Neither the Pope nor the Queen receives the kind of homage now reserved for Frances Lawrence and the Dunblane parents. If the old forms of homage had their faults, the new are utterly corrupting. At least the Pope and the Queen operate within a world of rational norms. They have circles of experienced advisors and deliberate on the issues which affect their jurisdiction in a considered manner. Frances Lawrence and the Dunblane parents have no such constraints. They are answerable only to their own emotions. And those emotions have been turned upside down. Uncritical deference to the victims is actually far worse than the sort of deference once reserved for "great leaders" because it places blind emotion above reasoned debate. A society which accepted such standards could scarcely continue to function.

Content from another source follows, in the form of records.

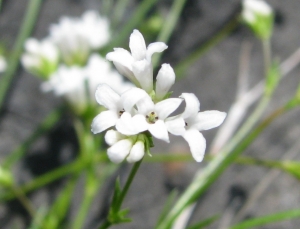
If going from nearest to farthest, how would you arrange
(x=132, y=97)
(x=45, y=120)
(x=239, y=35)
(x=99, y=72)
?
(x=132, y=97) < (x=99, y=72) < (x=45, y=120) < (x=239, y=35)

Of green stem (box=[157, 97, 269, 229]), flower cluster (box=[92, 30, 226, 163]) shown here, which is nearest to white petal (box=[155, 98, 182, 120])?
flower cluster (box=[92, 30, 226, 163])

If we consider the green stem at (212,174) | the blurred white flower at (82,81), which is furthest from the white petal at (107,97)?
the blurred white flower at (82,81)

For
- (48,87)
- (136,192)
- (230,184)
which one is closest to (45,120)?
(48,87)

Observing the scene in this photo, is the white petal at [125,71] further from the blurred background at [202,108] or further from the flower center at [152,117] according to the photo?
the blurred background at [202,108]

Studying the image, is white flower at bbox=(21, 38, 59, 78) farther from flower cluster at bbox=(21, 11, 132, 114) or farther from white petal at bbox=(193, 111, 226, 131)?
white petal at bbox=(193, 111, 226, 131)

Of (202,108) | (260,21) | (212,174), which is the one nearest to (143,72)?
(212,174)

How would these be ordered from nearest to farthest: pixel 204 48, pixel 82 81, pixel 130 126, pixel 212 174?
pixel 130 126, pixel 212 174, pixel 82 81, pixel 204 48

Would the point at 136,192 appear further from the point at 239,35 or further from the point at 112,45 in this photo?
the point at 239,35

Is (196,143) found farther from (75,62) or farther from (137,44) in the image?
(75,62)
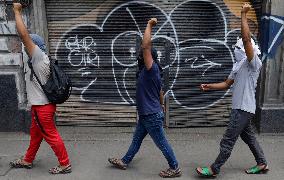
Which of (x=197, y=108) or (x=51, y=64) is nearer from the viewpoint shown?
(x=51, y=64)

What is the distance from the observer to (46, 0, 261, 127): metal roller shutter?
558cm

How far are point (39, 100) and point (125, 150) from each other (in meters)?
1.58

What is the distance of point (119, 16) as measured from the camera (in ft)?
18.4

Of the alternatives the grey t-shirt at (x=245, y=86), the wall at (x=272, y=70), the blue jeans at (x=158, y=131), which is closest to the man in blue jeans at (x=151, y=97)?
the blue jeans at (x=158, y=131)

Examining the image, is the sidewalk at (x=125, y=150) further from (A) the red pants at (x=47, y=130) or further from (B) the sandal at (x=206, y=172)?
(A) the red pants at (x=47, y=130)

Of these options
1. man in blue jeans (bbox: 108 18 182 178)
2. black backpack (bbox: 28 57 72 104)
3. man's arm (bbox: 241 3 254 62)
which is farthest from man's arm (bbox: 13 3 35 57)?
man's arm (bbox: 241 3 254 62)

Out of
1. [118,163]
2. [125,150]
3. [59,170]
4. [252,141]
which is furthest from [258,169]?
[59,170]

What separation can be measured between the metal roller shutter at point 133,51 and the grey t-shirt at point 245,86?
70.5 inches

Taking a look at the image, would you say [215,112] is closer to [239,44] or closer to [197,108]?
[197,108]

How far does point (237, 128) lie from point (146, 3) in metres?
2.55

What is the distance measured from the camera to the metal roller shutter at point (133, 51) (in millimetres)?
5582

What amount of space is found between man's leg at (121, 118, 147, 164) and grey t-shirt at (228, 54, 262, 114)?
1.13 m

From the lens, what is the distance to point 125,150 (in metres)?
5.14

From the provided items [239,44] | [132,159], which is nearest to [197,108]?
[132,159]
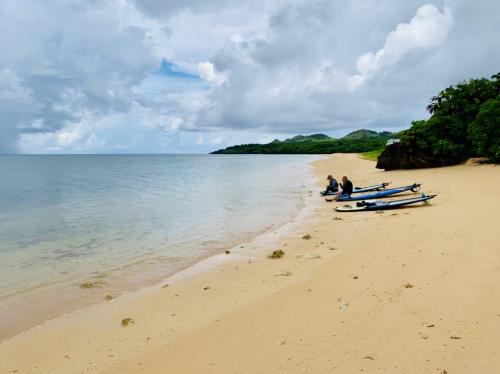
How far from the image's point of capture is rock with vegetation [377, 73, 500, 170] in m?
42.5

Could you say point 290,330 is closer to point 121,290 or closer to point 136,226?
point 121,290

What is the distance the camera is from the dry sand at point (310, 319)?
6199 millimetres

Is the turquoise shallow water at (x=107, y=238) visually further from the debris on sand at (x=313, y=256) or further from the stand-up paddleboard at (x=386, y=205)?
the debris on sand at (x=313, y=256)

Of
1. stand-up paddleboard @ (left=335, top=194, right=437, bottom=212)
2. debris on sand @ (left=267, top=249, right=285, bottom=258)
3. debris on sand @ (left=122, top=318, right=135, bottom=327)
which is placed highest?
stand-up paddleboard @ (left=335, top=194, right=437, bottom=212)

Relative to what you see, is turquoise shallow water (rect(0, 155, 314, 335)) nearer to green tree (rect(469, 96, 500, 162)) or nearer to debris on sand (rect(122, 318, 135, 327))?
debris on sand (rect(122, 318, 135, 327))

Finally the new deference is no good for the victim. At the very time when those around them should be doing everything to restore their sense of balance after a terrible experience, they are being told instead that everything they say is full of wisdom and truth. This can only lead to a further loss of proportion and sense of reality. Mrs Lawrence's imperious command "Today is a time for other people to speak. I have nothing further to say at the moment", sounded more like the words of an absolute monarch dismissing his subjects than of an unfortunate woman whose husband died in a stabbing incident. The authority given victims today also makes it all but impossible for them to ever overcome their grief since they derive all their social status from their trauma. Will the Dunblane parents still be known as the Dunblane parents in 30 years time? One hopes not. Mrs Lawrence, the Dunblane parents and all the other victims would be much better served by being left in peace, not put on a pedestal to be flattered and indulged.